Qt Stylesheets Tutorial

Stylesheets add spicy flavor to your boring Qt GUIs.

For a long time, Qt has allowed you to decorate your GUIs with CSS’ish style sheets. Inspired by the web, stylesheets are a great way to stylize your Qt GUI, but it seems that few people use them. In this tutorial, we’ll create an example dialog in Qt using Designer and stylesheets. This tutorial assumes that you can get around in Qt Designer, and that you understand a little about Qt layouts.

Step 1 Create a new empty form, named MyLoginForm.

Step 2 Add a QFrame to your form, and apply a vertical layout to your form (any layout will work actually: vertical, horizontal or grid). Give your form about 30 pixels of layout margin around its perimeter. Name the QFrame “mainFrame”. When dealing with stylesheets, it’s convenient to name your widgets in Designer, even if you don’t plan to use them by name in your code (we won’t be writing any code besides CSS in this tutorial).

Step 3 In Designer’s object inspector, right-click on the top-level entry in the tree (called “MyLoginForm”), and select “Change styleSheet…” from the menu. You’ll get a little editor dialog like this:

This is where we specify the style sheet for our form. You can put a style sheet on any widget in your form, but I prefer to do all my stylizing at the parent widget (“MyLoginForm” in this case). I prefer to do it this way because you’ll never have to go hunting to find your style sheet — it’s all in one place in your form. Since stylesheets cascade down to the child widgets, you can stylize any widget in your form from this point.

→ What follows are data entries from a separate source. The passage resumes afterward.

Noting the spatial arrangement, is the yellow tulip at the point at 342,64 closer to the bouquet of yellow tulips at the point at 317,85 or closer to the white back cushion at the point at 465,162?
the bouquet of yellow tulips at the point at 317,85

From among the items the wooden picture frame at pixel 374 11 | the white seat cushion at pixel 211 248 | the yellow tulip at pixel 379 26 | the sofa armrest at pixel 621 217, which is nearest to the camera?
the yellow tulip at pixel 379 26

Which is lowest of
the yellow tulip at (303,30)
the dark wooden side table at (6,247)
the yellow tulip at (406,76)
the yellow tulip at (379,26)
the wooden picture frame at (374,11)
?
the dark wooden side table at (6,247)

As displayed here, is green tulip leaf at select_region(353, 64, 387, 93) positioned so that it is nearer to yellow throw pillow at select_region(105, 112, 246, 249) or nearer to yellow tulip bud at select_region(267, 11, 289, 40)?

Side note: “CSS” stands for “Cascading Style Sheets”

Let’s type in some CSS into the style sheet editor, like this:

#MyLoginForm {
background: gray;
}


#mainFrame {
border: 3px solid gray;
border-radius: 40px;
background: white;
}

After clicking OK on the editor dialog, you should see this:

If your’s doesn’t look like this, you may have forgotten to change the parent widget’s name to “MyLoginForm” or the QFrame’s name to “mainFrame” (yes, capitalization does matter — Qt stylesheets are case sensitive). Or you may have mistyped something into the CSS dialog.

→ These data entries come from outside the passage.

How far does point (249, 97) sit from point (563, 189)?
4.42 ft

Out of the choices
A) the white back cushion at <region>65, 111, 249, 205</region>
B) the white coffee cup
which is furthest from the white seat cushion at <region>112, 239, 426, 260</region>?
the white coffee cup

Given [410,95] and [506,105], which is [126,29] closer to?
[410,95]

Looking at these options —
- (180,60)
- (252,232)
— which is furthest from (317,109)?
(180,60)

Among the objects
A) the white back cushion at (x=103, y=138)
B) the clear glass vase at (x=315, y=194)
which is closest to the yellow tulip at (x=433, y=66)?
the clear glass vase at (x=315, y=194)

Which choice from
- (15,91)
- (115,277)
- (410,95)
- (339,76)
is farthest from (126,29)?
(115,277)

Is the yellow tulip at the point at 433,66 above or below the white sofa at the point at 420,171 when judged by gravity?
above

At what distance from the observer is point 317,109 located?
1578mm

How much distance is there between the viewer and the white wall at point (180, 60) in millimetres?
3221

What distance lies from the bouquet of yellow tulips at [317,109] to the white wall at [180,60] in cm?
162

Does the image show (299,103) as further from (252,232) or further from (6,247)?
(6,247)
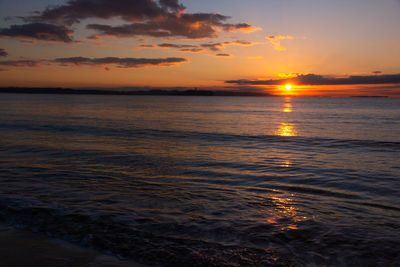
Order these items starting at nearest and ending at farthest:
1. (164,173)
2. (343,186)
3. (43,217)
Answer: (43,217) → (343,186) → (164,173)

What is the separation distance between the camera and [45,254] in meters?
5.33

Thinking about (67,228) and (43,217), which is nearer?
(67,228)

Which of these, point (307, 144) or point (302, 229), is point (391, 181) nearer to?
point (302, 229)

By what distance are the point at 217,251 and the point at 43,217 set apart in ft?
14.5

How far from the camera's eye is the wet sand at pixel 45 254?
5047 mm

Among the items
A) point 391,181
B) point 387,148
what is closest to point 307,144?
point 387,148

One cool feature is that you get to preview the style changes right as you make them. You don’t have to compile, save, or run anything. Designer does a very good job of showing your stylesheet changes live (WYSIWYG for you old-timers).

Let me explain what we just did. In CSS, a pound sign, ‘#’, in front of a name is how we stylize an individual widget by that name. In our example, #MyLoginForm identifies the parent widget (i.e., the background area). All we did there is give it a gray background with background: gray;.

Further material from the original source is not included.